Law and Peace Practice Group /

Phil Clark

Phil Clark is a Professor of International Politics at SOAS University of London. He specialises in conflict and post-conflict issues, including transitional justice, peacebuilding and reconciliation after mass atrocity in Rwanda, Uganda, the Democratic Republic of Congo and Burundi.  

His most recent books are Distant Justice: The Impact of the International Criminal Court on African Politics (Cambridge University Press, 2018) – which was shortlisted for the Raphael Lemkin Award for best book on genocide and mass violence – and The Gacaca Courts, Post-Genocide Justice and Reconciliation: Justice without Lawyers (CUP, 2010). He is currently completing a book on welfare, post-genocide inequality and reconciliation in Rwanda, to be published by Hurst and Co. and Oxford University Press.  

In addition to being a member of IFIT’s Law and Peace Practice Group, Professor Clark is a member of the UN advisory group on reconciliation.
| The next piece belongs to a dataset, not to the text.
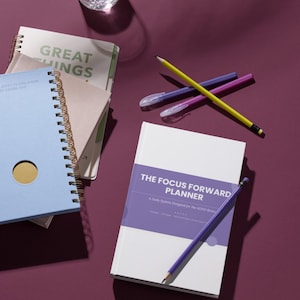 May include: A white planner titled The Focus Forward Planner with a purple band, alongside a light blue spiral notebook, a notebook with the text Great Things, a yellow pencil, and two purple pens. The items are arranged on a dark purple surface.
In 2014, he founded the Research, Policy and Higher Education (RPHE) programme through the Aegis Trust in Kigali – designed to support the Rwandan research community – and in 2007 co-founded and convened the Oxford Transitional Justice Research (OTJR) network at the University of Oxford. 

His writing has appeared in The New York Times, Foreign Affairs, the Washington Post, the Guardian, Dissent, the East African, Prospect, Times Higher Education Supplement, the Australian and the BBC, CNN and Al Jazeera websites. He is a regular media contributor on the BBC, France 24, Al Jazeera, CNN, Deutsche Welle, TNT and Monocle 24. 

Professor Clark has a DPhil in Politics from the University of Oxford, where he studied as a Rhodes Scholar.